Se llama José Raúl Mulino y ha tenido altos cargos en todos los gobiernos desde 1990. Fue candidato a vicepresidente en las últimas elecciones, pero cuando el candidato presidencial Raúl Martinelli fue condenado por corrupción, le tocó asumir la candidatura y fue electo este mismo año. Asumió el 1° de julio. Y parece que quiere destacarse por sus servicios a los intereses gringos. Por algo, en su sola función de peón del imperio del norte, ha pretendido reconocer como presidente al candidato perdedor en las últimas elecciones de Venezuela.

Sí, porque anda tratando de aparecer en un grupo retratado con el señor Milei (el mismo que está destruyendo su país a toda prisa) y la señora Dina Boluarte, la dictadora peruana, que llegó a presidenta luego de ser elegida como vicepresidenta de Pedro Castillo, participar en el golpe parlamentario que lo destituyó y encarceló, la misma que para imponerse como presidenta ordenó la masacre de 50 personas, con 1.400 heridos durante las protestas entre diciembre de 2022 y marzo de 2023, la misma acusada de corrupción por el “caso Rolex” y otros más.
Frondosos expedientes reúnen los promotores de esta reedición del Grupo de Lima, para intervenir en los asuntos internos de Venezuela, intentando pasar por encima de nuestra soberanía, sólo para animar la comparsa de los imperialistas que pretenden hacerse de nuestro petróleo.

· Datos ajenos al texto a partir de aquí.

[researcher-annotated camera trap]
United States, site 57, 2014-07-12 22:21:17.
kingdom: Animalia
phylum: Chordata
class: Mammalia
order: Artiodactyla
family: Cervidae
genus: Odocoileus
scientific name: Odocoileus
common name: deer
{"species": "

Reviso los fundadores del Grupo de Lima en 2017 y ya ninguno de aquellos presidentes tiene figuración: estaba el señor de México, Enrique Peña Nieto, último presidente del PRI (partido implicado múltiples veces en fraudes que garantizaron su estadía en el poder durante 70 años consecutivos, en la que algunos llamaban la “dictadura perfecta”).

El presidente anfitrión, Pedro Pablo Kuczynski, quien renunció para evadir cargos por corrupción. Juan Orlando Hernández, presidente de Honduras, tuvo una suerte más dramática, porque después de haber sido reelecto en elecciones fraudulentas, al tener que abandonar su cargo ante una abrumadora derrota, fue inmediatamente extraditado a Estados Unidos cargado de cadenas en pies y manos acusado de narcotráfico.
Ninguno de ellos acompañó a Donald Trump cuando denunció un “gigantesco fraude” al ser derrotado por Joe Biden en 2020.